I need to select the last 'name' for the given 'id'. A possible solution could be the following:
val channels = sessions
.select($"start_time", $"id", $"name")
.orderBy($"start_time")
.select($"id", $"name")
.groupBy($"id")
.agg(last("name"))
I don't know if it's correct because I'm not sure that orderBy
is kept after doing groupBy
.
But it's certainly not a performant solution. Probably I should use reduceByKey
. I tried the following in the spark shell and it works
val x = sc.parallelize(Array(("1", "T1"), ("2", "T2"), ("1", "T11"), ("1", "T111"), ("2", "T22"), ("1", "T100"), ("2", "T222"), ("2", "T200")), 3)

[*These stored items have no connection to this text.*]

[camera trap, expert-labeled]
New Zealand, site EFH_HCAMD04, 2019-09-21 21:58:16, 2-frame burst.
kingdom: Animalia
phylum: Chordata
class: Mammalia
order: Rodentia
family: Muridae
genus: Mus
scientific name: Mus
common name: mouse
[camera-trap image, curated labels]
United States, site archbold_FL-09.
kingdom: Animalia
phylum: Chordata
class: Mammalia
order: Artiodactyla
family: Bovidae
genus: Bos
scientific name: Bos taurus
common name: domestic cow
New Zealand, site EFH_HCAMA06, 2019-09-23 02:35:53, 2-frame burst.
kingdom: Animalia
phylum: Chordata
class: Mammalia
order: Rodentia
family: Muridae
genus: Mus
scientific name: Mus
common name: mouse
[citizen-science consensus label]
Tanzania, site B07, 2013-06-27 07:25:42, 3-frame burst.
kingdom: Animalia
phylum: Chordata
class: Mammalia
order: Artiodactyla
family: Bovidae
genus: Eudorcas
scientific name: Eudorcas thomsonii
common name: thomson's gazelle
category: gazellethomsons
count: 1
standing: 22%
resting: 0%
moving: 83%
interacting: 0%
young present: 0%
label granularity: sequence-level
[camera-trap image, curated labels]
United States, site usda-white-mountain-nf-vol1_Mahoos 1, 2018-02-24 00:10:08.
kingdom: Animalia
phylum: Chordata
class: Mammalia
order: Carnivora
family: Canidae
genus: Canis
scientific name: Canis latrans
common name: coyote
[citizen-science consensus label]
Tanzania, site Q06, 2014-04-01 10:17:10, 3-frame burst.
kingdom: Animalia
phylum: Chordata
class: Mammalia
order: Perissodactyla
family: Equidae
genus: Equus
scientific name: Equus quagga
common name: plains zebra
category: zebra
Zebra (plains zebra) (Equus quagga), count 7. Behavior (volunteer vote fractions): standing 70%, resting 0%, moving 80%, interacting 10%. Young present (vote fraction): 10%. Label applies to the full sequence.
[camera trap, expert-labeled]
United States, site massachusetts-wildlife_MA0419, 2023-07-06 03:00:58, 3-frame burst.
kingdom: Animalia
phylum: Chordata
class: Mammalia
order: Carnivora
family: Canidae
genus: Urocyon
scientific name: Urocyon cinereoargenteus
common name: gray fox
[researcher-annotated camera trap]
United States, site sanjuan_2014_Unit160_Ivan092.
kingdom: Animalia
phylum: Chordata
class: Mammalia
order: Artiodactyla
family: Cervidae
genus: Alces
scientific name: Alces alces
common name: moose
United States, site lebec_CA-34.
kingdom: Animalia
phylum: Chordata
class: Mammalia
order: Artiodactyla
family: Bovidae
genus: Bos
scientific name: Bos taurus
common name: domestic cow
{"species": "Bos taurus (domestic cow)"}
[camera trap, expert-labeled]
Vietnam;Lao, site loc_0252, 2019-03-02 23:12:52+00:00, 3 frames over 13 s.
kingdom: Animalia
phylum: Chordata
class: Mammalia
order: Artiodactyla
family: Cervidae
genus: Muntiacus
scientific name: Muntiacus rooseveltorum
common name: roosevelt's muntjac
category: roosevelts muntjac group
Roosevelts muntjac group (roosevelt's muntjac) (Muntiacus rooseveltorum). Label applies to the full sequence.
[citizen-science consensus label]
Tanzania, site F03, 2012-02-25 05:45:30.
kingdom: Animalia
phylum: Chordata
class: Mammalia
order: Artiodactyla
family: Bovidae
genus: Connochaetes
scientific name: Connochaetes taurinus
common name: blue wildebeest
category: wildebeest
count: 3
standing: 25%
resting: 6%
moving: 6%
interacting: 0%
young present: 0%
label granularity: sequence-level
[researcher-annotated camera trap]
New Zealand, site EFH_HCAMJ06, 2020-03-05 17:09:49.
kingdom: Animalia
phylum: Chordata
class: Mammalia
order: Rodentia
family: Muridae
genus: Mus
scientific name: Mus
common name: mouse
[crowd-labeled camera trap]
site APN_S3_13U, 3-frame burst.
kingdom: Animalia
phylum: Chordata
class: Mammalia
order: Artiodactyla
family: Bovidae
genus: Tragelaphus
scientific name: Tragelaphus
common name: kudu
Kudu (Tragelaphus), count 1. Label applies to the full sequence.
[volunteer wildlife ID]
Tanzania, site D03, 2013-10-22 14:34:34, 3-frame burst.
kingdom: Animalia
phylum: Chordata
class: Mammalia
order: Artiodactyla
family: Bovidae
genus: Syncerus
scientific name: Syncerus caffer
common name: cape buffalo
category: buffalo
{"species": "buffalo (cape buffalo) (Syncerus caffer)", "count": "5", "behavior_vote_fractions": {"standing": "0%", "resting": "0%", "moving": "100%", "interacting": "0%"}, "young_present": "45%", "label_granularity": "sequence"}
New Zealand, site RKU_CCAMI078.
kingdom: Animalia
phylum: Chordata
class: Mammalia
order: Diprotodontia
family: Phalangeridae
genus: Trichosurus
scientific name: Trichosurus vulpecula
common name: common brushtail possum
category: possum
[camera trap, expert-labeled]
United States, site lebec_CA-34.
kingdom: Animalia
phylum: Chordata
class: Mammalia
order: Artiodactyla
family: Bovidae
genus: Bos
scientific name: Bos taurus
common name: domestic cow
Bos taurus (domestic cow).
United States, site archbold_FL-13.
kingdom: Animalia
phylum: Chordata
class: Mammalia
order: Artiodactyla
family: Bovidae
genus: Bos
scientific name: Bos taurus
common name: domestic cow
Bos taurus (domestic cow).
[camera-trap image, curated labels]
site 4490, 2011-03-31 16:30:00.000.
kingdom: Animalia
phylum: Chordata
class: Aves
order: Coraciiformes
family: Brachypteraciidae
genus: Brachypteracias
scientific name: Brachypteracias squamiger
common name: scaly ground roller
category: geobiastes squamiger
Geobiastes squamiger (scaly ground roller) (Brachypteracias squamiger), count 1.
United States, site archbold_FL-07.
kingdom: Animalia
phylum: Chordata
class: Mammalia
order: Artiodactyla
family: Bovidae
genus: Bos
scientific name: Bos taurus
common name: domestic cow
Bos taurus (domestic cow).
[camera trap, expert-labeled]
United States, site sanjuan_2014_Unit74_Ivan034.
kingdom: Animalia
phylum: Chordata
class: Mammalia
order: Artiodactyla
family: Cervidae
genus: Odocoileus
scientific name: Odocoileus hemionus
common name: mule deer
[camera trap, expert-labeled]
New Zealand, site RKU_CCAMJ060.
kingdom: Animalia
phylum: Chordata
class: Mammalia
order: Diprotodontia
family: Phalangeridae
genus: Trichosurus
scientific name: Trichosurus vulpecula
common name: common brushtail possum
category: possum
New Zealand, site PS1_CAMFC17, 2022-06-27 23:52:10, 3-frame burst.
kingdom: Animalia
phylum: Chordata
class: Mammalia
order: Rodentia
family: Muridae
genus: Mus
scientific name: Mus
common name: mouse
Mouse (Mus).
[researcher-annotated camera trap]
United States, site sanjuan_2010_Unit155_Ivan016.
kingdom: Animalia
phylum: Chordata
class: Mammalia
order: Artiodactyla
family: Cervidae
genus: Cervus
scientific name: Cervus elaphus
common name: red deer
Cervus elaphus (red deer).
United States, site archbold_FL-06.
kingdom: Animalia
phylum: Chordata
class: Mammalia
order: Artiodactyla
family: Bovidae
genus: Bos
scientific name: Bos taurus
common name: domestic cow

x.reduceByKey((acc,x) => x).collect
But it doesn't work with my dataframe.
case class ChannelRecord(id: Long, name: String)
val channels = sessions
.select($"start_time", $"id", $"name")
.orderBy($"start_time")
.select($"id", $"name")
.as[ChannelRecord]
.reduceByKey((acc, x) => x) // take the last object
I got a compilation error: value reduceByKey is not a member of org.apache.spark.sql.Dataset
I think I should add a map()
call before doing reduceByKey
but I cannot figure out what should I map.